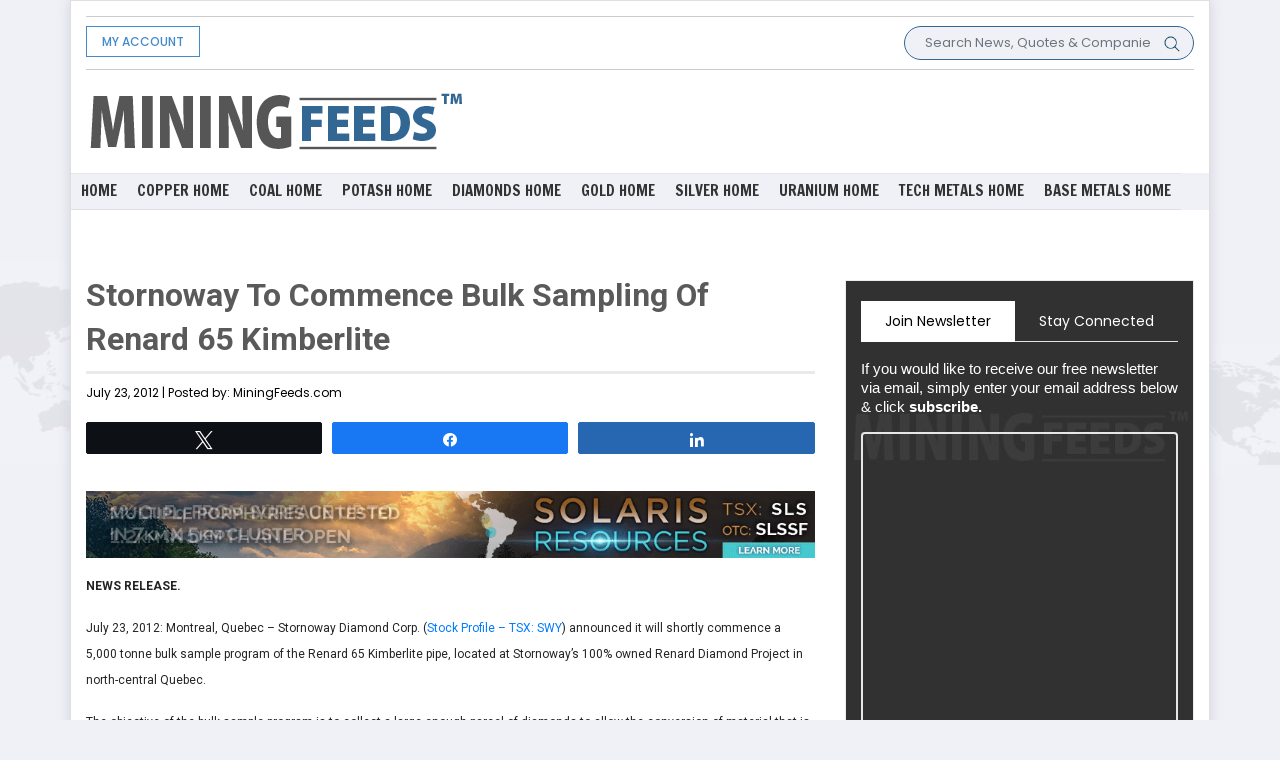

--- FILE ---
content_type: text/html; charset=utf-8
request_url: https://www.google.com/recaptcha/api2/aframe
body_size: 265
content:
<!DOCTYPE HTML><html><head><meta http-equiv="content-type" content="text/html; charset=UTF-8"></head><body><script nonce="zqb81hsfySoxnSiTP6aDwA">/** Anti-fraud and anti-abuse applications only. See google.com/recaptcha */ try{var clients={'sodar':'https://pagead2.googlesyndication.com/pagead/sodar?'};window.addEventListener("message",function(a){try{if(a.source===window.parent){var b=JSON.parse(a.data);var c=clients[b['id']];if(c){var d=document.createElement('img');d.src=c+b['params']+'&rc='+(localStorage.getItem("rc::a")?sessionStorage.getItem("rc::b"):"");window.document.body.appendChild(d);sessionStorage.setItem("rc::e",parseInt(sessionStorage.getItem("rc::e")||0)+1);localStorage.setItem("rc::h",'1769371213751');}}}catch(b){}});window.parent.postMessage("_grecaptcha_ready", "*");}catch(b){}</script></body></html>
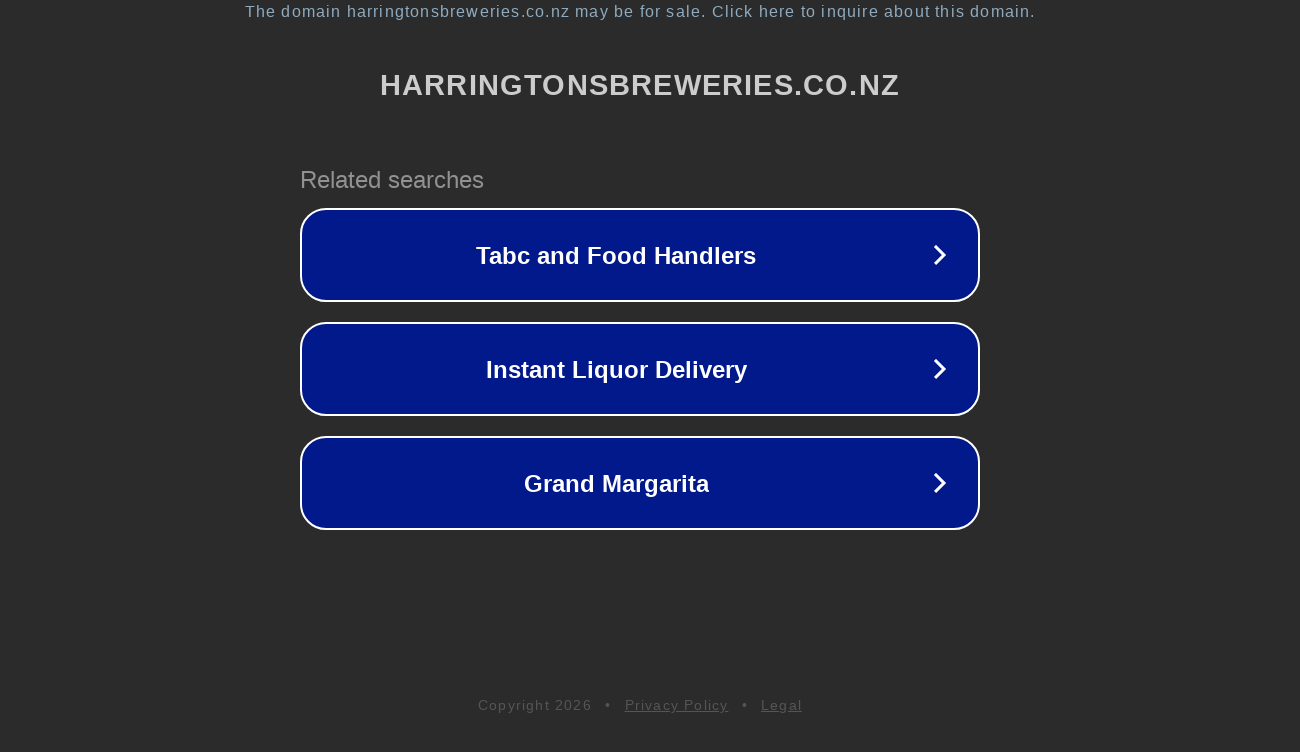

--- FILE ---
content_type: text/html; charset=utf-8
request_url: https://harringtonsbreweries.co.nz/2020/12/
body_size: 1090
content:
<!doctype html>
<html data-adblockkey="MFwwDQYJKoZIhvcNAQEBBQADSwAwSAJBANDrp2lz7AOmADaN8tA50LsWcjLFyQFcb/P2Txc58oYOeILb3vBw7J6f4pamkAQVSQuqYsKx3YzdUHCvbVZvFUsCAwEAAQ==_prVEk60U5RE5MJZW9GSKn9MbZ0JNv8r2ckkiuZ8GPLB21kLo/HGz7a5wsvF2FS2V2MEaeIdEkKI2b21qsU7J2w==" lang="en" style="background: #2B2B2B;">
<head>
    <meta charset="utf-8">
    <meta name="viewport" content="width=device-width, initial-scale=1">
    <link rel="icon" href="[data-uri]">
    <link rel="preconnect" href="https://www.google.com" crossorigin>
</head>
<body>
<div id="target" style="opacity: 0"></div>
<script>window.park = "[base64]";</script>
<script src="/bnQHHaoII.js"></script>
</body>
</html>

+ + +

The problem:
Your copy of the entries should be exact and free of pictures.

Expected answer:
--- FILE ---
content_type: text/html; charset=utf-8
request_url: https://www.google.com/recaptcha/api2/aframe
body_size: 265
content:
<!DOCTYPE HTML><html><head><meta http-equiv="content-type" content="text/html; charset=UTF-8"></head><body><script nonce="zqb81hsfySoxnSiTP6aDwA">/** Anti-fraud and anti-abuse applications only. See google.com/recaptcha */ try{var clients={'sodar':'https://pagead2.googlesyndication.com/pagead/sodar?'};window.addEventListener("message",function(a){try{if(a.source===window.parent){var b=JSON.parse(a.data);var c=clients[b['id']];if(c){var d=document.createElement('img');d.src=c+b['params']+'&rc='+(localStorage.getItem("rc::a")?sessionStorage.getItem("rc::b"):"");window.document.body.appendChild(d);sessionStorage.setItem("rc::e",parseInt(sessionStorage.getItem("rc::e")||0)+1);localStorage.setItem("rc::h",'1769371213751');}}}catch(b){}});window.parent.postMessage("_grecaptcha_ready", "*");}catch(b){}</script></body></html>

--- FILE ---
content_type: text/html; charset=utf-8
request_url: https://harringtonsbreweries.co.nz/2020/12/
body_size: 1090
content:
<!doctype html>
<html data-adblockkey="MFwwDQYJKoZIhvcNAQEBBQADSwAwSAJBANDrp2lz7AOmADaN8tA50LsWcjLFyQFcb/P2Txc58oYOeILb3vBw7J6f4pamkAQVSQuqYsKx3YzdUHCvbVZvFUsCAwEAAQ==_prVEk60U5RE5MJZW9GSKn9MbZ0JNv8r2ckkiuZ8GPLB21kLo/HGz7a5wsvF2FS2V2MEaeIdEkKI2b21qsU7J2w==" lang="en" style="background: #2B2B2B;">
<head>
    <meta charset="utf-8">
    <meta name="viewport" content="width=device-width, initial-scale=1">
    <link rel="icon" href="[data-uri]">
    <link rel="preconnect" href="https://www.google.com" crossorigin>
</head>
<body>
<div id="target" style="opacity: 0"></div>
<script>window.park = "[base64]";</script>
<script src="/bnQHHaoII.js"></script>
</body>
</html>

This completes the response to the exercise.